Example of the seeds parameter #4

Closed dzubo closed 6 years ago

dzubo commented 6 years ago

Thank you for the work, it's amazing!

Could you please elaborate on parameter seeds?

Seed GP initialization with partial solutions, e.g. (x+y). Each partial solution must be enclosed in parentheses.

But when I use the code like this

learner = ellyn(g=2, popsize=200, verbosity=2, num_islands=2,
                scoring_function='r2', max_len=20, seeds='(x+y)')

or this

learner = ellyn(g=2, popsize=200, verbosity=2, num_islands=2,
                scoring_function='r2', max_len=20, seeds='((x_4)*(x_67))')

I get this error message:

Traceback (most recent call last):
  File "train_ellyn.py", line 18, in <module>
    learner.fit(X_train, y_train)
  File "/opt/notebooks/ellyn.py", line 213, in fit
    print('best model:',self.stack_2_eqn(self.best_estimator_))

EXERCISE GOAL:
Answer these questions about the seeds parameter thread:
(a) According to the quoted description, what must each partial solution be enclosed in?
(b) What value is given for popsize in both code lines?
(c) Which line number of train_ellyn.py does the traceback point to?

RECORD EXCERPTS:
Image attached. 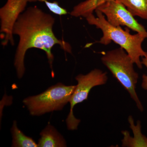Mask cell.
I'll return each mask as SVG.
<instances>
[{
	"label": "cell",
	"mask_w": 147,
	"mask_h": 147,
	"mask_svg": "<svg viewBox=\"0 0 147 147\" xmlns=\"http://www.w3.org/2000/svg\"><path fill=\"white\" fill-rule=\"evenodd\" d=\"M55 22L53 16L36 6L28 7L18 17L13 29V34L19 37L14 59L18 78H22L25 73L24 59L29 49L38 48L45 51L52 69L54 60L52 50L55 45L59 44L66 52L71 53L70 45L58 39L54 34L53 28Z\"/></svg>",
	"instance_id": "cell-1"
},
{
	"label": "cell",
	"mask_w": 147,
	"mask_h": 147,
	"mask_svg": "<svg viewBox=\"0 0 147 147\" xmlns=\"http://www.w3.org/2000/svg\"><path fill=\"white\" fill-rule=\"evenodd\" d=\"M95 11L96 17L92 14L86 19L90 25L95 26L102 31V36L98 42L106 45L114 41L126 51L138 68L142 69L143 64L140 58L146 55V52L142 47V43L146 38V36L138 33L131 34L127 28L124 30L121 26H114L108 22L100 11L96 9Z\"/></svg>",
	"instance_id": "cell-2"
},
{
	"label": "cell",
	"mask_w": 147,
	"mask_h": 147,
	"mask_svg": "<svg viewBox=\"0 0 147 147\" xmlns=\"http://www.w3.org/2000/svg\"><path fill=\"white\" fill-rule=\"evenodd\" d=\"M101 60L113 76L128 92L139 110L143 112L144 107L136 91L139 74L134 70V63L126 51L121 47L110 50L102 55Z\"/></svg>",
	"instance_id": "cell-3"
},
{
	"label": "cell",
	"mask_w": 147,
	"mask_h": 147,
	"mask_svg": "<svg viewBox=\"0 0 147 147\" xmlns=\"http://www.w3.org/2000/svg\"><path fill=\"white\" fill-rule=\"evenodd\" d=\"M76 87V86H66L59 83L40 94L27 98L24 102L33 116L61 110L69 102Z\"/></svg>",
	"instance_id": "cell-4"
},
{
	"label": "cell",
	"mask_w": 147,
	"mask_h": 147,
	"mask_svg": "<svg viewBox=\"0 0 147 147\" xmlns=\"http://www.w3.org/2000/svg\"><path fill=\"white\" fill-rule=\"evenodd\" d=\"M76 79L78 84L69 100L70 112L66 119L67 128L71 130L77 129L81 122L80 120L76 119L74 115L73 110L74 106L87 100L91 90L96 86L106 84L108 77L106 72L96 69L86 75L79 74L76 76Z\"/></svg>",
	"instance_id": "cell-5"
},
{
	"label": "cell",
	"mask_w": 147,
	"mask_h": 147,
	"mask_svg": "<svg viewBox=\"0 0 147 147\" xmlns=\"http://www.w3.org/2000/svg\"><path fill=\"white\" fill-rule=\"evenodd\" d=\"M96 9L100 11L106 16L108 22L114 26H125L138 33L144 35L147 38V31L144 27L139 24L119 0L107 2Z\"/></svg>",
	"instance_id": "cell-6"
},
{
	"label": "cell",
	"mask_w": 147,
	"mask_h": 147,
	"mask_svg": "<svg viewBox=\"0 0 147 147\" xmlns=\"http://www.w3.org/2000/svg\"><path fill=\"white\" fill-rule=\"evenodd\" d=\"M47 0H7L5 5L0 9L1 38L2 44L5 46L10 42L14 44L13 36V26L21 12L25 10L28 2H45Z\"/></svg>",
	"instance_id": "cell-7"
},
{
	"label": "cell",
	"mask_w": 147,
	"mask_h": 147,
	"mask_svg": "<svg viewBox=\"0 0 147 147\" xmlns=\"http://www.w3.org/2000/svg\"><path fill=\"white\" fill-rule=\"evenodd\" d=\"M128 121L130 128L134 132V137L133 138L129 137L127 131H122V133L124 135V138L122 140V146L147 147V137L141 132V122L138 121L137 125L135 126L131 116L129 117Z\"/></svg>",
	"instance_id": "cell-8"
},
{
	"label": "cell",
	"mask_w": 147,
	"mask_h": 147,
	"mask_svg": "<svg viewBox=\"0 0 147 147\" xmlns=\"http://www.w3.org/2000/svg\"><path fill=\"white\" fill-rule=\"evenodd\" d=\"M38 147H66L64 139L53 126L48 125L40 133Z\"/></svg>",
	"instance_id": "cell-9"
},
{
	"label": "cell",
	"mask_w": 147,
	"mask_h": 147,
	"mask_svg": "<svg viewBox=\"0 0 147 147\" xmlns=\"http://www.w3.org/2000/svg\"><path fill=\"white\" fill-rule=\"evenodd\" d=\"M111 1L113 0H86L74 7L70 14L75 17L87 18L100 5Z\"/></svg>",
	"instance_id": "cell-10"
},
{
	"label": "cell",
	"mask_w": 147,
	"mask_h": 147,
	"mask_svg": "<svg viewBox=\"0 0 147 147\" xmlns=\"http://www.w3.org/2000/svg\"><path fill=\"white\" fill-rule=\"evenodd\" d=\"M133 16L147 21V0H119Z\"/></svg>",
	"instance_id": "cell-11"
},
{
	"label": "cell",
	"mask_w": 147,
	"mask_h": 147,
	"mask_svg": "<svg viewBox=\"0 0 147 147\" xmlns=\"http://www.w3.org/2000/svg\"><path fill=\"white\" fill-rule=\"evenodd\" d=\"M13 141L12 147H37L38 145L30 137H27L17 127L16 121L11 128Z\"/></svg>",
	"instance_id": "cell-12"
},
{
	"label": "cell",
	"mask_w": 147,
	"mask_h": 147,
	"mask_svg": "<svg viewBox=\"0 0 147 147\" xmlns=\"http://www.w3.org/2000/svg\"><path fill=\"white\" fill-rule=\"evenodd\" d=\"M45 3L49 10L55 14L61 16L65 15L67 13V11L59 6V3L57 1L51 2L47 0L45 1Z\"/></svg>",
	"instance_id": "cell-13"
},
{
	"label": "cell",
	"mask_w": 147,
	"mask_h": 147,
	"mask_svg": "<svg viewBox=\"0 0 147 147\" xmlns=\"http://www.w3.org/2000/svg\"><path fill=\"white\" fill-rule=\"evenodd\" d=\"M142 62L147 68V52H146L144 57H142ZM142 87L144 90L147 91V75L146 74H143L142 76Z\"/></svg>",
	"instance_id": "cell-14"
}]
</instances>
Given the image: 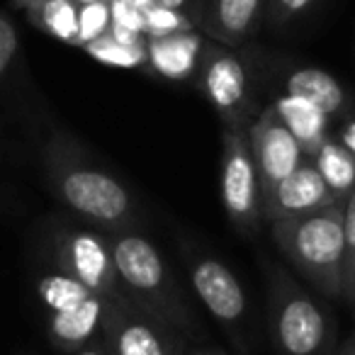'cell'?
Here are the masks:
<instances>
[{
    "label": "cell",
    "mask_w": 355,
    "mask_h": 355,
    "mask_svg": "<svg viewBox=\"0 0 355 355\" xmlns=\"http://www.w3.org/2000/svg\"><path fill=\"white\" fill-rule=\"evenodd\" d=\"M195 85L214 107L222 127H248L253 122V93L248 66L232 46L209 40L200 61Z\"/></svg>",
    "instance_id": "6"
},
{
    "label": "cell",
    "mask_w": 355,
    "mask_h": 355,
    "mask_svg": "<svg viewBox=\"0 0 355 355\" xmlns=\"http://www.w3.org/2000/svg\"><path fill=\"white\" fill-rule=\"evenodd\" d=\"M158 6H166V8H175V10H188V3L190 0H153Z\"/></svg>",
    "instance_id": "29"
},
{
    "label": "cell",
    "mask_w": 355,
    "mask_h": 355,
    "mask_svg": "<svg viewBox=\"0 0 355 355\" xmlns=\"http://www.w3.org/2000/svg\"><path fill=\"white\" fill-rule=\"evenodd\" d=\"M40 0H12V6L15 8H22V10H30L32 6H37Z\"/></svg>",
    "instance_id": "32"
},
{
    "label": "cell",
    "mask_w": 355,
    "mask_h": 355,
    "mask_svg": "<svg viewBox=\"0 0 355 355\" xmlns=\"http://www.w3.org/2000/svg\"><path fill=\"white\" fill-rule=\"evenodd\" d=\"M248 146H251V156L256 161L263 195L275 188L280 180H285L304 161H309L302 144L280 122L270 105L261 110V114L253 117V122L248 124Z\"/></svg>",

RESULT FOR THIS EXERCISE:
(a) Parentheses.
(b) 200.
(c) Line 18.